第113話

「複雑な関係? まぁ良いや、平斗の事助けてくれたんだろ? ありがとな」


「いや……俺は何もしてないよ」


 岡崎は茜さんの問いにそう答える。

 俺からしたら岡崎も頑張ったと思うのだが……それを俺から言うのはなんだか違う気がした。

 茜さんはそのあと直ぐに流石に二限目からは出なきゃいけないからと病室を後にしていった。

 真面目なんだか不真面目なんだか。


「お前、女の知り合い結構居るんだな」


「そりゃ居るだろ」


「まぁ、そうだけどよ。年上として一言言っておくが、彼女は一人だけにしておけよ。
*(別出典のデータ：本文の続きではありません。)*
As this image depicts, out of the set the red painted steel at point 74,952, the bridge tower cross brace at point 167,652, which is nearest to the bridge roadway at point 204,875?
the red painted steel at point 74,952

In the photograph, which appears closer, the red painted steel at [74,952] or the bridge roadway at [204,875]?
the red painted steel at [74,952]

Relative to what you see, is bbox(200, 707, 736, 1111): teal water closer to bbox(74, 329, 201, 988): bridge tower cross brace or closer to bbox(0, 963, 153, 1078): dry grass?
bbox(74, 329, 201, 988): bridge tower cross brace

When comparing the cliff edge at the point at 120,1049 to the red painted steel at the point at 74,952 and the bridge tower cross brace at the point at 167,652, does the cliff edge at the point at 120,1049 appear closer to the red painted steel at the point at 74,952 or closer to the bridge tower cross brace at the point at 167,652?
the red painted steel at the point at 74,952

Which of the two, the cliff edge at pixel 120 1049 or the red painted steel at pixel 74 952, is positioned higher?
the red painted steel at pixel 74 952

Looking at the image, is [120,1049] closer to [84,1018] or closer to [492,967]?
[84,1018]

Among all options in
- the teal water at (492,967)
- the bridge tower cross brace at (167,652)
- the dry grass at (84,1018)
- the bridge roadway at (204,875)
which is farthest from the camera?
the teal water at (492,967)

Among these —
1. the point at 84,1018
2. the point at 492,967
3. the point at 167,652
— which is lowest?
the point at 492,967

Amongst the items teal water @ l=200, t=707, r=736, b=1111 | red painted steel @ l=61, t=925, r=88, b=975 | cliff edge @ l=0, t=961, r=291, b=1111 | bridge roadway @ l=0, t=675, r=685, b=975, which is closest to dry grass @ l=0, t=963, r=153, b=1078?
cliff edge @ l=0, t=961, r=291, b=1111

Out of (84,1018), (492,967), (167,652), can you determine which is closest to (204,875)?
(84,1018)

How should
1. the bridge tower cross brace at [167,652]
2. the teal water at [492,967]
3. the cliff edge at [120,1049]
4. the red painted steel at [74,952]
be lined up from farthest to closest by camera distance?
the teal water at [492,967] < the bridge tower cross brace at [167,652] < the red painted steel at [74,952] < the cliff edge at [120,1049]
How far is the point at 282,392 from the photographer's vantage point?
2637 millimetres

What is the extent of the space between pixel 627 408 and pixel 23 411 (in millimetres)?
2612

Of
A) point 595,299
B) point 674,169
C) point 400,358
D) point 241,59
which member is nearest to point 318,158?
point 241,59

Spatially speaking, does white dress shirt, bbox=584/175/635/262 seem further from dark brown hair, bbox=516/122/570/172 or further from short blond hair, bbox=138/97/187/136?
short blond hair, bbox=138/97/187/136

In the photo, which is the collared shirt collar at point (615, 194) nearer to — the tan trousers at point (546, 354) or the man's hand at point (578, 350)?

女は後で何するか分かんねーぞ」


「はぁ? 何言ってんだよ?」


「別に、じゃあ俺は少し寝るから」


「お、おう」


 岡崎はそう言ってカーテンを閉めた。





 時間を遡り、平斗が病院で岡崎の話を聞いて居る頃。

 島波流道場には黒塗りの高級車が一台止まっていた。

 道場の中には島並家の当主であり、島並道場の師範代でもある島並凱斗(しまなみ かいと)が居た。

 

「島並様、この度は我々の組の者がご子息に多大なご迷惑をお掛けしたことをお詫びに参りました」


「やめて下さいよ東郷(とうごう)さん。これは子供同士のいざこざの延長で起きた事です、それに聞けばあの若者は組に入って日も浅いと」


 大板組11代目組長東郷政信(とうごう まさのぶ)は島並凱斗、つまり平斗の父親に対して頭を下げる。

 凱斗は少し戸惑った様子で東郷にそう言うと、真面目な顔で話始める。


「しかし、あの薬については私も知りたい、医者も見た事が無い薬物だと言っていました」


「その件に関してはこちらで調べております、分かり次第島並様に情報を提供します」


「あの、島並様はやめませんか東郷さん、俺は師範ではなく師範代です」


「ですが、師範である御父上には我が組が壊滅寸前のところを救っていただいた大きな恩がございます。それを仇で返すような真似を……今回はこの老いぼれの首一つで何卒……」


「いやいやうちは極道じゃないですから! やめて下さいそう言うの!」


「ですがそれでは下の者に示しが付きません」


「そんな事をする前に貴方にはやるべきことがあるはずです」


 凱斗はそれまでの笑顔を消し、東郷に真面目な表情で話を続ける。


「あの薬を反社会的な組織が若い世代にバラまいているとすれば、これからもまた何か起きるやもしれません」


「はい、関西の西條組、東北の東楼会、あるいは別な組織が何か事を起こすために試験的にうちの若い者に薬を渡した可能性は非常に高い」


「私も前の仕事のつてを辿って情報を集めてみます」


「はい、あとこれは少ないですが見舞金です」


 そう言って東郷は懐から分厚い封筒を取り出し、凱斗の前の差し出す。


「いや、こんなにいただけませんよ……それに私は望むのはお金ではありません」


「それでは何を?」


「組織の統制です。また内部で何かが起きないよう、組員同士の結束を強くしてほしい。それが私の願いです」


「はい、わかっております」


「お願いします、大板組が何のための組織か今一度改めて考えて欲しい」


「はい」


 そう言う凱斗の目は東郷ではなく、どこか遠くを見ていた。

 そして東郷が帰った後、凱斗は自宅に戻り病院から帰って来た妻に会いに向かった。


「おかえり」


「あら、もうお話は良いんですか?」


「あぁ……平斗はどうだった?」


「背中を刺されてはいるけど、命には別状は無いって」


「そうか……流石は俺の息子だな」


「貴方……あの子、またあんな無茶を……」


「あぁ、帰ってきたらたっぷり絞ってやらないとな」


「……正義感が強くて、優しくて……無茶ばっかり……本当……あの二人にそっくりね……」


「あぁ……そうだね」


 そう言いながら、凱斗は妻を抱き寄せる。